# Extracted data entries
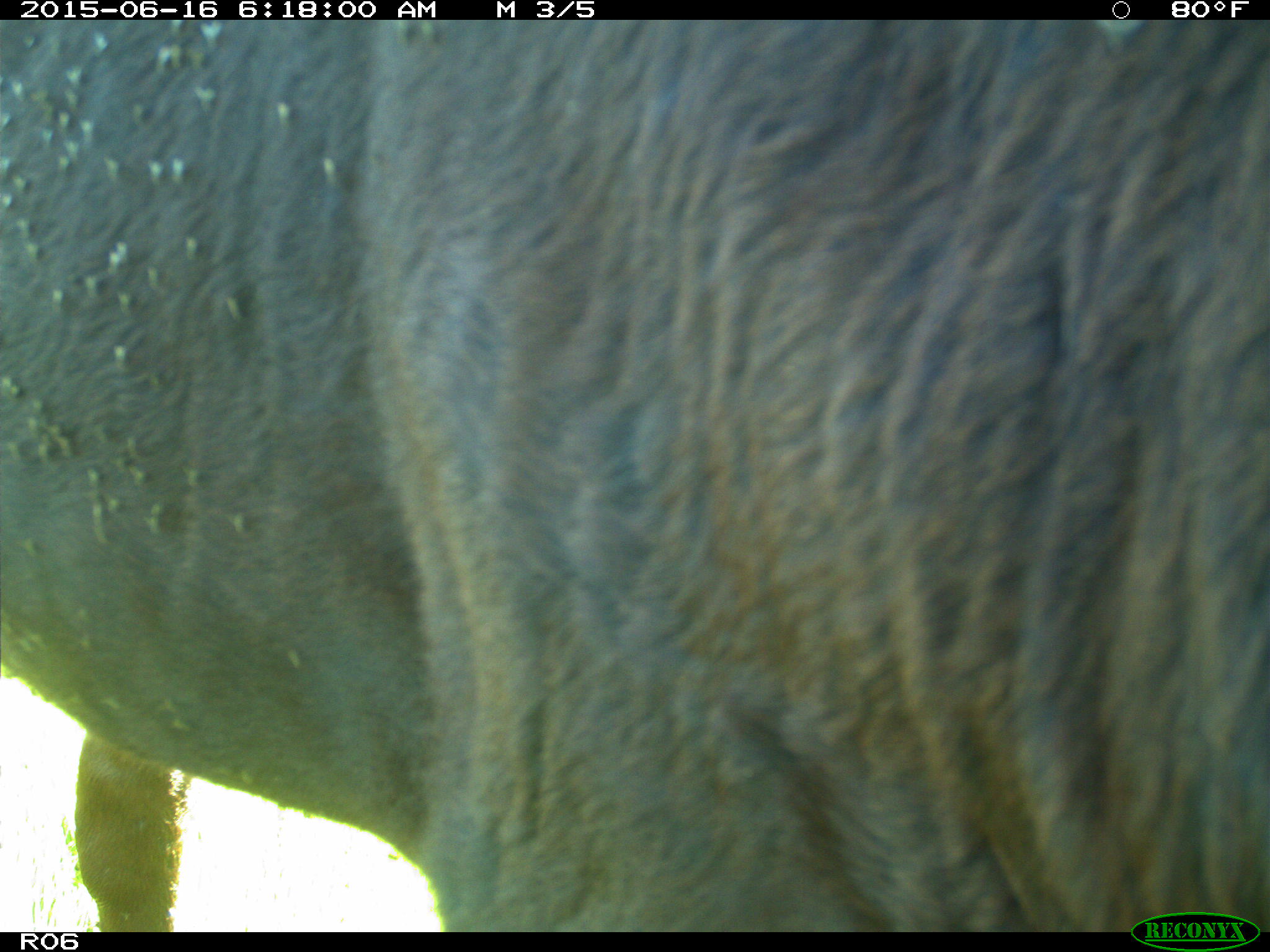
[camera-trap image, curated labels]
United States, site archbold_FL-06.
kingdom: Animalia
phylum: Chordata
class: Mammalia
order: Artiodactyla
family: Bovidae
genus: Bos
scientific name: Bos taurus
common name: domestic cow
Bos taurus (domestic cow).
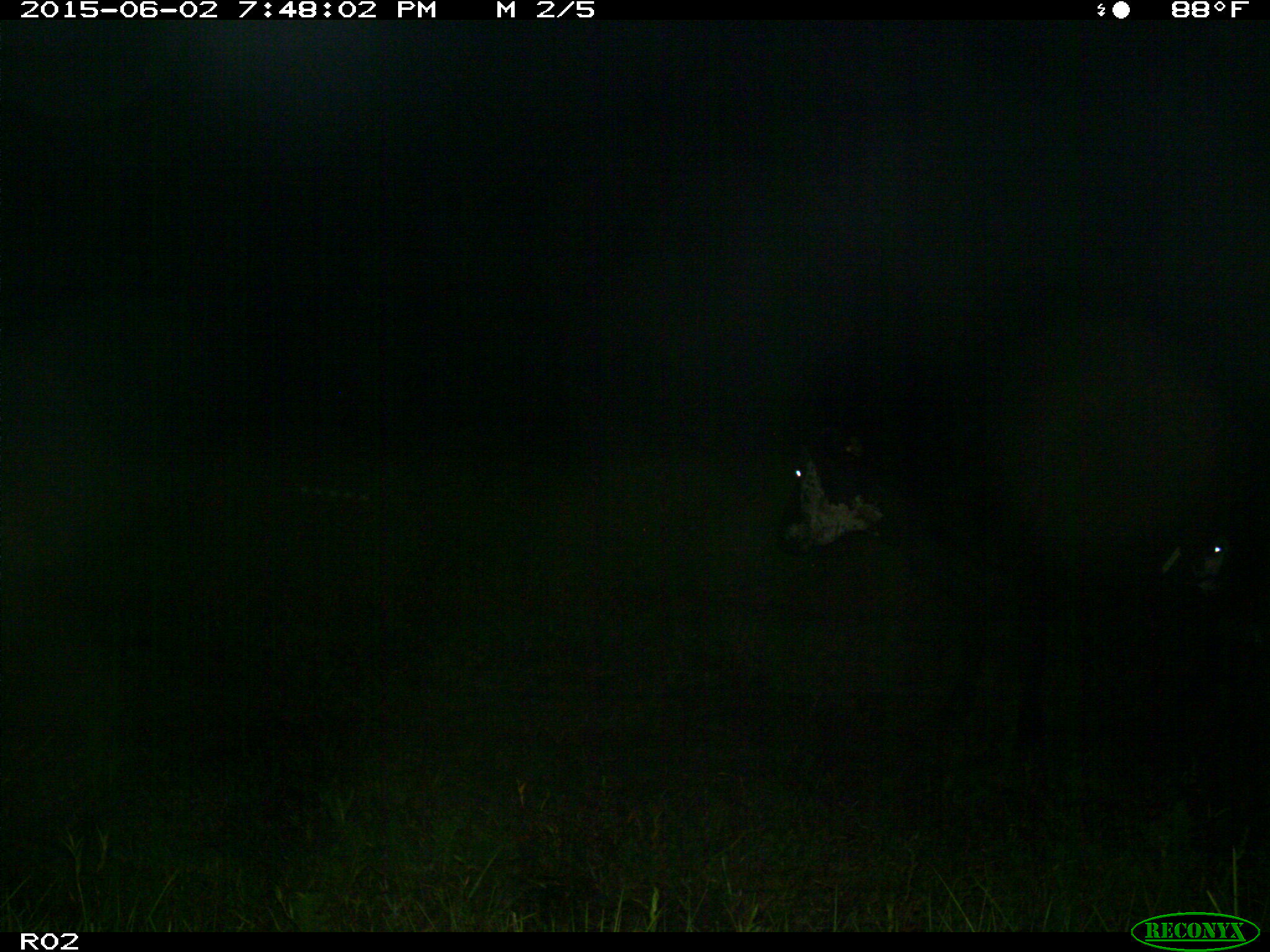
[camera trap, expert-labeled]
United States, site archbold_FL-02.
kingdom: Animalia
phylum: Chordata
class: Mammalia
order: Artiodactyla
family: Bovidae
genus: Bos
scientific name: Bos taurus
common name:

# WHAT THIS TASK INVOLVES
Search the records for the word "trap" and copy out every line that holds it.

# RESULT BELOW
[camera-trap image, curated labels]
[camera trap, expert-labeled]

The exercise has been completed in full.